RecoCert Files, Events, %Comp
Columns 12-14 display information about the RecoCert
files produced from the merged data in columns 8-11. Each
merged file of a given dataset is checked to see if it has a descendant
with a file name of the form
"cert_mergedfilename.root". The parentage count of
each merged file which has such a descendant are totaled to arrive at
the file count in column 12. The event counts of the descendant
files are totaled to arrive at the event count in column
13. Column 14 is the percentage by event count of raw
data which have entries in RecoCert files.
Delta Files, Events
Columns 15-20 contain the number of missing files
and events for unmerged, merged, and RecoCert data in that
order. Note there is no additional consistency information
in these nummbers.

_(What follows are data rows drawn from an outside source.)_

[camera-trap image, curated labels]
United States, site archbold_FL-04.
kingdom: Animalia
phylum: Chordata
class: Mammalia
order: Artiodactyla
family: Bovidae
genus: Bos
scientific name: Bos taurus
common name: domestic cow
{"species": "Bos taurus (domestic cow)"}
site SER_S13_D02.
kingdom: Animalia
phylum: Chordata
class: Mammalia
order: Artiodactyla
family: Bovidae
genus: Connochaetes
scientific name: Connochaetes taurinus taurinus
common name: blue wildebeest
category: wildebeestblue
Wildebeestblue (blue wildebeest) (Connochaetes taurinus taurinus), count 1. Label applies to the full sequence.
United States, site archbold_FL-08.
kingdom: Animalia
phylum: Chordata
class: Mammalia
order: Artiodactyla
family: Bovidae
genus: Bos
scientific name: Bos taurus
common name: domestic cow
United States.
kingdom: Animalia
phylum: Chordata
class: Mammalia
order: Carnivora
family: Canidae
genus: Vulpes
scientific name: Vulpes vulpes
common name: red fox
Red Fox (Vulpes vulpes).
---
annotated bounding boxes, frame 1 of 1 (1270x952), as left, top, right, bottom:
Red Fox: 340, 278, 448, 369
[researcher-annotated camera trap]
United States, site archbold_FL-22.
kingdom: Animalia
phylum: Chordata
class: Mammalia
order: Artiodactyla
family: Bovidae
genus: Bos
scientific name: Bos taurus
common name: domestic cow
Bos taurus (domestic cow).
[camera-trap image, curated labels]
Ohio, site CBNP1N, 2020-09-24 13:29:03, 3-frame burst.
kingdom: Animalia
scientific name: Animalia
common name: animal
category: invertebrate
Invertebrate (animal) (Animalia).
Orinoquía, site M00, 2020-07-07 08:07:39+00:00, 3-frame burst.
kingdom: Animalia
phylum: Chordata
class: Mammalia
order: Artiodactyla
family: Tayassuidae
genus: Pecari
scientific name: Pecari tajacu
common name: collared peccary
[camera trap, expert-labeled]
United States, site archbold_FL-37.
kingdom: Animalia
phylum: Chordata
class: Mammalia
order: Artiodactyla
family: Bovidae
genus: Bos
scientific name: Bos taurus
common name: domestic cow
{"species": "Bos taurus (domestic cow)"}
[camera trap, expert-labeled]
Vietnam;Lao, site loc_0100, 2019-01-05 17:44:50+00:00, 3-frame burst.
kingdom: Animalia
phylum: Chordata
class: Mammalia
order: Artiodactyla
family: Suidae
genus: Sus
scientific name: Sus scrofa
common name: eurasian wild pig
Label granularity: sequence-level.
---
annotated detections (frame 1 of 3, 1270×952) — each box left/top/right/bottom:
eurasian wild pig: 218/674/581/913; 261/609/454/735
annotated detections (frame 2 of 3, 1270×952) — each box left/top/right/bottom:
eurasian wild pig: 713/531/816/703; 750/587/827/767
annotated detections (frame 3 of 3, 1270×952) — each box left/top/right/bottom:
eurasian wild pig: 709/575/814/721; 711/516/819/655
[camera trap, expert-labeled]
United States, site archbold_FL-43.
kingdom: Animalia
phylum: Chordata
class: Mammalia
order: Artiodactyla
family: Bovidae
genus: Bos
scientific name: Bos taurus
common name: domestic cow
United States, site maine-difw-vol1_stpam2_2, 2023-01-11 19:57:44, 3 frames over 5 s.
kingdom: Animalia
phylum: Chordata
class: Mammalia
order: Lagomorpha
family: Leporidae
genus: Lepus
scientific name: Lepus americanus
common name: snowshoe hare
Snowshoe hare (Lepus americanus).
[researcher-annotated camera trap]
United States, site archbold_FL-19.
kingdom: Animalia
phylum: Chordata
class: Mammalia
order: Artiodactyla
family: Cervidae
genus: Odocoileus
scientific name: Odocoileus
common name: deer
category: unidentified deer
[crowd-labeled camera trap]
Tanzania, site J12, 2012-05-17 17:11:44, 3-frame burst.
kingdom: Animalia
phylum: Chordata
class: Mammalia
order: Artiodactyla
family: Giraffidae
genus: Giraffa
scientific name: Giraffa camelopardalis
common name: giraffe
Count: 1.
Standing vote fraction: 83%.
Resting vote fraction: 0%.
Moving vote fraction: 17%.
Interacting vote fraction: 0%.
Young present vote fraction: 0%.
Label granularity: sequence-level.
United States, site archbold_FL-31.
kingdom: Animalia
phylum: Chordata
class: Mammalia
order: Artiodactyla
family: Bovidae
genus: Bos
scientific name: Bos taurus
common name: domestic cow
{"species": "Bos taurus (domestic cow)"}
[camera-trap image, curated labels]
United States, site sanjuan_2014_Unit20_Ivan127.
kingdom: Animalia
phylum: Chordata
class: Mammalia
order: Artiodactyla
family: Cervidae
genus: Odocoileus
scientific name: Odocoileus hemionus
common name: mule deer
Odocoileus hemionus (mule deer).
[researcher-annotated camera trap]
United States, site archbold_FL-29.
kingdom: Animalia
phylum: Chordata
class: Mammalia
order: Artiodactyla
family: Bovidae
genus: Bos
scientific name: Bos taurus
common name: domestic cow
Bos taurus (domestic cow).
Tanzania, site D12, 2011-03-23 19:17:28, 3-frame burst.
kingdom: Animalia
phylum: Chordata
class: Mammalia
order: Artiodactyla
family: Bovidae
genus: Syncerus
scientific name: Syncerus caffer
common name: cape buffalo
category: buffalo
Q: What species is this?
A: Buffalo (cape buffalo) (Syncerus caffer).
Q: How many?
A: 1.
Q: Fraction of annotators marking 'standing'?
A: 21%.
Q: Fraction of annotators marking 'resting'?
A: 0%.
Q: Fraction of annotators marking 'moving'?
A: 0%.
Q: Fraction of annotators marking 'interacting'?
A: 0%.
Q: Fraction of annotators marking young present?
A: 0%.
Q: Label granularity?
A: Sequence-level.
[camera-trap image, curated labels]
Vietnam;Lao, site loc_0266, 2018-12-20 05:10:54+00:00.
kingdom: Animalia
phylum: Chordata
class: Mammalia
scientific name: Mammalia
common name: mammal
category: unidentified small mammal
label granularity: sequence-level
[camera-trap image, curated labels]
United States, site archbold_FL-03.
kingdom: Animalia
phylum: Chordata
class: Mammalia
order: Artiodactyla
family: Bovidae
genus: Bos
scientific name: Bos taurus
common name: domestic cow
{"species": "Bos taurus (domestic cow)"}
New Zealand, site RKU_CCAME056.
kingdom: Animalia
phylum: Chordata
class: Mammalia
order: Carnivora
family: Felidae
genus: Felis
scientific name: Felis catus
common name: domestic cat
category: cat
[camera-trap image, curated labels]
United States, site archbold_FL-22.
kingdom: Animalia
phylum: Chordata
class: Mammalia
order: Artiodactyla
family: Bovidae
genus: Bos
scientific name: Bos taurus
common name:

They are simply differences caclulated from
the preceeding columns.
Status
Column 21 contains the completion status of the
dataset. The completion status is determined by comparing the
raw, unmerged, and merged file counts. The RecoCert counts
are not considered in setting the status. The
possible values of the status are:
COMPLETE
= No further processing to
do. All raw files in the dataset were successfully
processed and merged and the merged files stored in SAM.
FINISHED
= No further processing to
do. Some raw files failed reconstruction and cannot be recovered.
ACTIVE
= Processing still in
progress or not yet started.
RECHECK
= Status to be rechecked at
the next audit update.
The status of "FINISHED" cannot be unequivocally
determined from the file counts. If a dataset is merged before
all files have been reconstructed then it may be incorreclty flagged as
"FINISHED". "FINISHED" datasets will be periodically
reviewd to ensure their status is correct.